What Predicts the Best Data Science Salaries?
Using the job search aggregator Seek.com, I scrapped over 1,000 data jobs from Melbourne and Sydney. The resulting datasets were combined, cleaned and stored in a pandas DataFrame, which I used to identify what features are the best predictor of salary, and classify data science jobs.
Please click for the here for the full notebook.
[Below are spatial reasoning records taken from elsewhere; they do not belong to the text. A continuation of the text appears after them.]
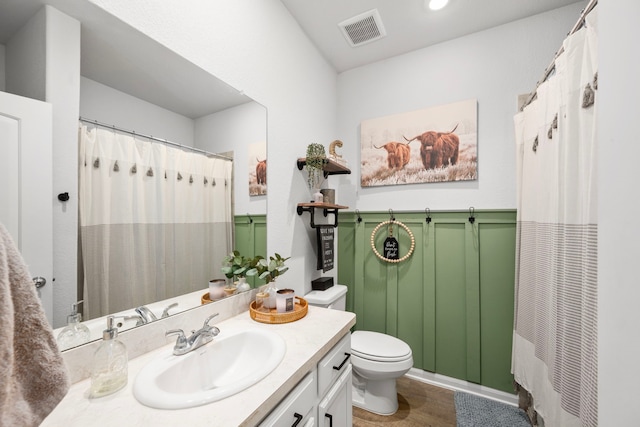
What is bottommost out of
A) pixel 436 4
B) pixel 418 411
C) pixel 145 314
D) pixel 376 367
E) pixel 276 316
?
pixel 418 411

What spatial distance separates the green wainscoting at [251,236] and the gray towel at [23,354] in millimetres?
936

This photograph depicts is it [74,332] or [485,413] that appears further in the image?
[485,413]

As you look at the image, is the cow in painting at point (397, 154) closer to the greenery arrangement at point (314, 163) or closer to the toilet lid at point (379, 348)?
the greenery arrangement at point (314, 163)

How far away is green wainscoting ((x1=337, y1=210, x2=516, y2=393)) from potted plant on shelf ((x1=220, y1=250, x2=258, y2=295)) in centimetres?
117

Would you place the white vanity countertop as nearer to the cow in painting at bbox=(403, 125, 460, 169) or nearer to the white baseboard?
the white baseboard

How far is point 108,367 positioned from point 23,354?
16.2 inches

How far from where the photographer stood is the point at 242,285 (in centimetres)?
136

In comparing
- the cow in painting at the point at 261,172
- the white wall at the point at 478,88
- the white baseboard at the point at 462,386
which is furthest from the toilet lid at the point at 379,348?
the cow in painting at the point at 261,172

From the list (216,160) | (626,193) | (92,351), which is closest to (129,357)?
(92,351)

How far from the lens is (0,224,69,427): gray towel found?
1.14 ft

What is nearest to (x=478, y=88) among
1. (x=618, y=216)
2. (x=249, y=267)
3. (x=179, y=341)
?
(x=618, y=216)

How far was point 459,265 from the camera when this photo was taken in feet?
6.32

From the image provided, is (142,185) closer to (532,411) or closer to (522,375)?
(522,375)

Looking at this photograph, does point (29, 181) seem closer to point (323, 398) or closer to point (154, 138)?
point (154, 138)
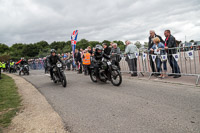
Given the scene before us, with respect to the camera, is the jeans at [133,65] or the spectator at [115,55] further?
the spectator at [115,55]

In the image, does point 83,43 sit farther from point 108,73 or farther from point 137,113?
point 137,113

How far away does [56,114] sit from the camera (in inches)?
168

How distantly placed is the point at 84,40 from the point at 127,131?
113 m

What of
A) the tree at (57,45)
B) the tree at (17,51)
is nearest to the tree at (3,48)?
the tree at (17,51)

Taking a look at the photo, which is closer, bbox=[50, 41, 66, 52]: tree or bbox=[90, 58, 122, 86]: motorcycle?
bbox=[90, 58, 122, 86]: motorcycle

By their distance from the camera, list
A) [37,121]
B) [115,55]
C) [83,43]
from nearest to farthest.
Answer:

Classifying data science jobs involved using Sklearns term-frequency-inverse-document-frequency (TFIDF) vectorizer to turn each word from the job posting text into a feature. I then used Sklearn’s Bagging Classifier with the Gradient Boosting Classifier, and was able to correctly classify data science jobs 88% of the time, and used a random forest model to identify the best and worse predicting words.
| best | worst |
|---|---|
| data | senior |
| business analyst | company |
| analytics | stakeholders |
| business | clients |
| machine | projects |
| delivery | analytical |
| analyst | role |
| learning | industry |
| process | highly |
| research | organisation |
Predicting data science salaries was a little less straight forward. While preforming EDA I noticed that senior level jobs in Melbourne are more positively skewed than in Sydney.

Taking this into consideration, I decided to use location (Sydney and Melbourne), seniority level, a length of the job description, and a tfidf vectorization of the description text as my features. This time I z-scored the non-tfidf features, and was able to explain 0.71% of the variance in job salary using Bagging Regression with Gradient Boosting Regression.